THE TASK:
From the entries, copy out every line in which the word "text" is found.

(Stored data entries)
⁂
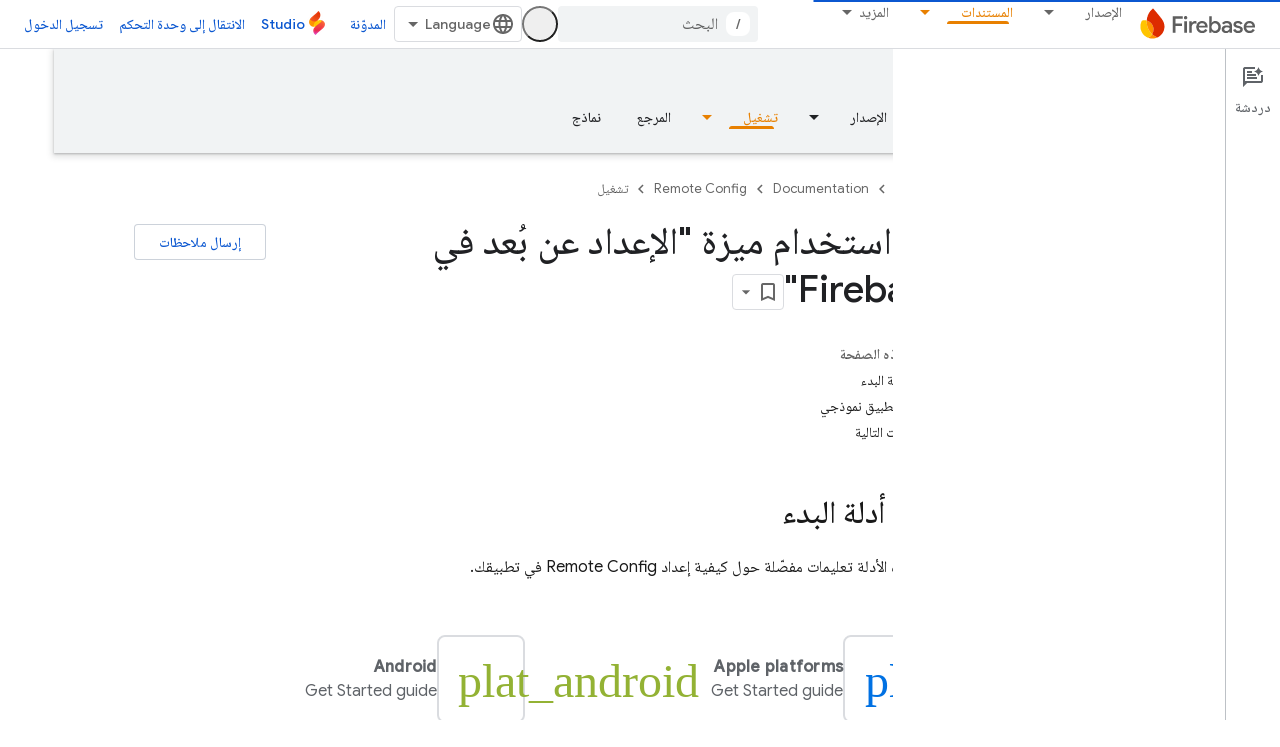

--- FILE ---
content_type: text/html; charset=UTF-8
request_url: https://feedback-pa.clients6.google.com/static/proxy.html?usegapi=1&jsh=m%3B%2F_%2Fscs%2Fabc-static%2F_%2Fjs%2Fk%3Dgapi.lb.en.2kN9-TZiXrM.O%2Fd%3D1%2Frs%3DAHpOoo_B4hu0FeWRuWHfxnZ3V0WubwN7Qw%2Fm%3D__features__
body_size: 78
content:
<!DOCTYPE html>
<html>
<head>
<title></title>
<meta http-equiv="X-UA-Compatible" content="IE=edge" />
<script type="text/javascript" nonce="qJJ_JaP1Qv0ITMtLWpNaIg">
  window['startup'] = function() {
    googleapis.server.init();
  };
</script>
<script type="text/javascript"
  src="https://apis.google.com/js/googleapis.proxy.js?onload=startup" async
  defer nonce="qJJ_JaP1Qv0ITMtLWpNaIg"></script>
</head>
<body>
</body>
</html>
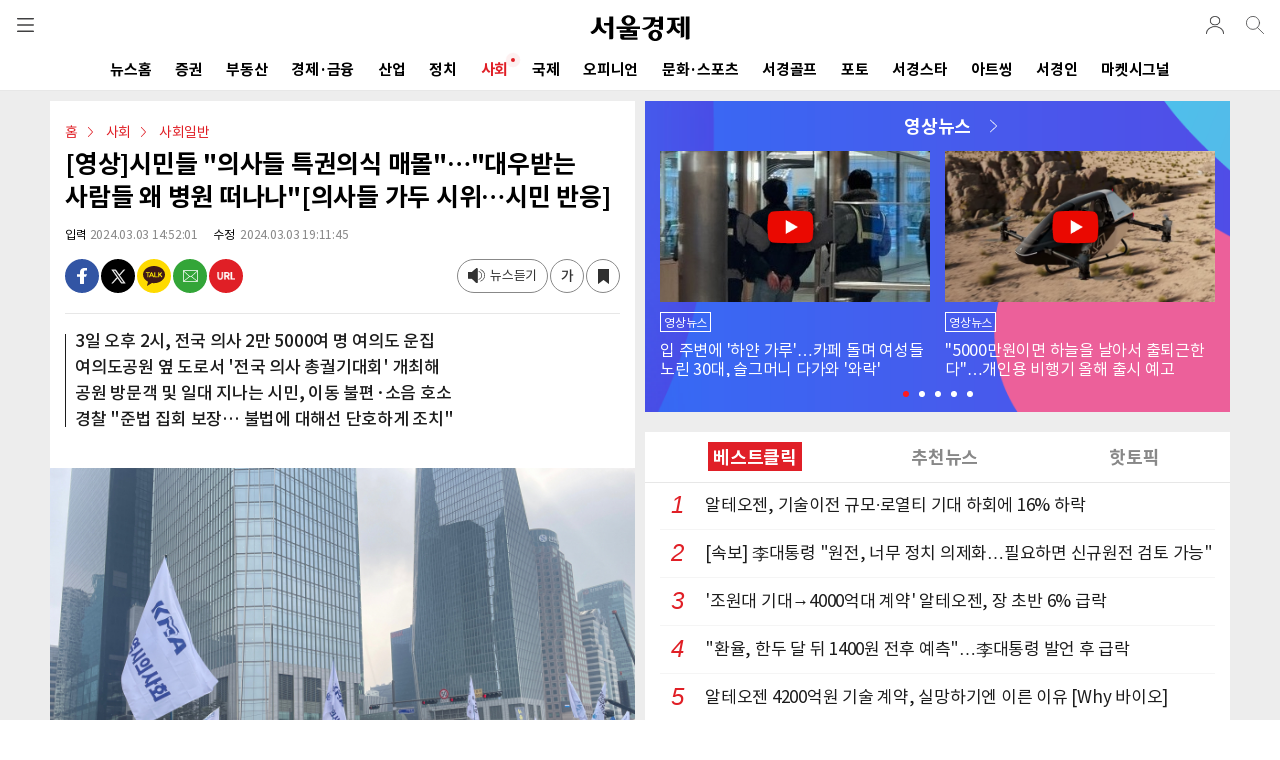

--- FILE ---
content_type: text/html; charset=utf-8
request_url: https://m.sedaily.com/News/NewsView/NewsGija?JNamePart=%EC%9D%B4%EC%8A%B9%EB%A0%B9%20%EA%B8%B0%EC%9E%90&Nid=2D6HS1IVKF&_=1769049692585
body_size: 1561
content:






        <div class="box reporter_wrap">
            <div class="reporter_header">
                    <a href=/Journalist/yigija94>
                        <span class="r_thumb">

                        </span>
                    </a>
                <div class="r_belong">

                        <div class="name">
                            <a href=/Journalist/yigija94>
                                <span>
                                    이승령 기자
                                </span>
                            </a>
                        </div>
                    <div class="part">사회부</div>
                    <div class="mail">
                        <a href="mailto:yigija94@sedaily.com">yigija94@sedaily.com</a>
                    </div>
                </div>

                            <a href="javascript:void(0)" onclick="ScriptBtn('script','e231005');" id="ReadBt_e231005" _name="이승령 기자" _OnType="view" _date=20260122114135 class="e231005 scriptBtnoff btn_read">구독</a>

                <div id="divScript"></div>

            </div>
                <ul>
                                    <li><a href="/NewsView/2K7EGSC662">송언석 "'쌍특검' 거부는 與 비리 수사 거부…대통령이 답해야 할 때"</a></li>
                                    <li><a href="/NewsView/2K7E1EUV0F">'병원행' 거부 장동혁에…이준석 "장기투쟁 지휘관 역할해달라"</a></li>

                </ul>
        </div>

<!--//기자정보-->

--- FILE ---
content_type: text/html; charset=utf-8
request_url: https://www.google.com/recaptcha/api2/aframe
body_size: 267
content:
<!DOCTYPE HTML><html><head><meta http-equiv="content-type" content="text/html; charset=UTF-8"></head><body><script nonce="lwIUo_PN4l4Pm7-gKXH48Q">/** Anti-fraud and anti-abuse applications only. See google.com/recaptcha */ try{var clients={'sodar':'https://pagead2.googlesyndication.com/pagead/sodar?'};window.addEventListener("message",function(a){try{if(a.source===window.parent){var b=JSON.parse(a.data);var c=clients[b['id']];if(c){var d=document.createElement('img');d.src=c+b['params']+'&rc='+(localStorage.getItem("rc::a")?sessionStorage.getItem("rc::b"):"");window.document.body.appendChild(d);sessionStorage.setItem("rc::e",parseInt(sessionStorage.getItem("rc::e")||0)+1);localStorage.setItem("rc::h",'1769049700782');}}}catch(b){}});window.parent.postMessage("_grecaptcha_ready", "*");}catch(b){}</script></body></html>

--- FILE ---
content_type: image/svg+xml
request_url: https://img.sedaily.com/V2/Images/btn_move_w.svg
body_size: 843
content:
<?xml version="1.0" encoding="utf-8"?>
<!-- Generator: Adobe Illustrator 15.0.0, SVG Export Plug-In . SVG Version: 6.00 Build 0)  -->
<!DOCTYPE svg PUBLIC "-//W3C//DTD SVG 1.1//EN" "http://www.w3.org/Graphics/SVG/1.1/DTD/svg11.dtd">
<svg version="1.1" id="Capa_1" xmlns="http://www.w3.org/2000/svg" xmlns:xlink="http://www.w3.org/1999/xlink" x="0px" y="0px"
	 width="595.279px" height="841.891px" viewBox="0 0 595.279 841.891" enable-background="new 0 0 595.279 841.891"
	 xml:space="preserve">
<g>
	<path fill="#FFFFFF" d="M414.159,420.96L145.32,689.8c-6.611,6.61-6.611,17.216,0,23.827s17.217,6.611,23.827,0l280.814-280.813
		c6.61-6.612,6.61-17.217,0-23.829L169.147,128.295c-3.243-3.244-7.608-4.99-11.853-4.99c-4.24,0-8.606,1.621-11.852,4.99
		c-6.611,6.61-6.611,17.215,0,23.828L414.159,420.96z"/>
</g>
</svg>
⁂
EXPECTED ANSWER:
content_type: text/html; charset=UTF-8
<script type="text/javascript" nonce="qJJ_JaP1Qv0ITMtLWpNaIg">
<script type="text/javascript"
content_type: text/html; charset=utf-8
content_type: text/html; charset=utf-8
<!DOCTYPE HTML><html><head><meta http-equiv="content-type" content="text/html; charset=UTF-8"></head><body><script nonce="lwIUo_PN4l4Pm7-gKXH48Q">/** Anti-fraud and anti-abuse applications only. See google.com/recaptcha */ try{var clients={'sodar':'https://pagead2.googlesyndication.com/pagead/sodar?'};window.addEventListener("message",function(a){try{if(a.source===window.parent){var b=JSON.parse(a.data);var c=clients[b['id']];if(c){var d=document.createElement('img');d.src=c+b['params']+'&rc='+(localStorage.getItem("rc::a")?sessionStorage.getItem("rc::b"):"");window.document.body.appendChild(d);sessionStorage.setItem("rc::e",parseInt(sessionStorage.getItem("rc::e")||0)+1);localStorage.setItem("rc::h",'1769049700782');}}}catch(b){}});window.parent.postMessage("_grecaptcha_ready", "*");}catch(b){}</script></body></html>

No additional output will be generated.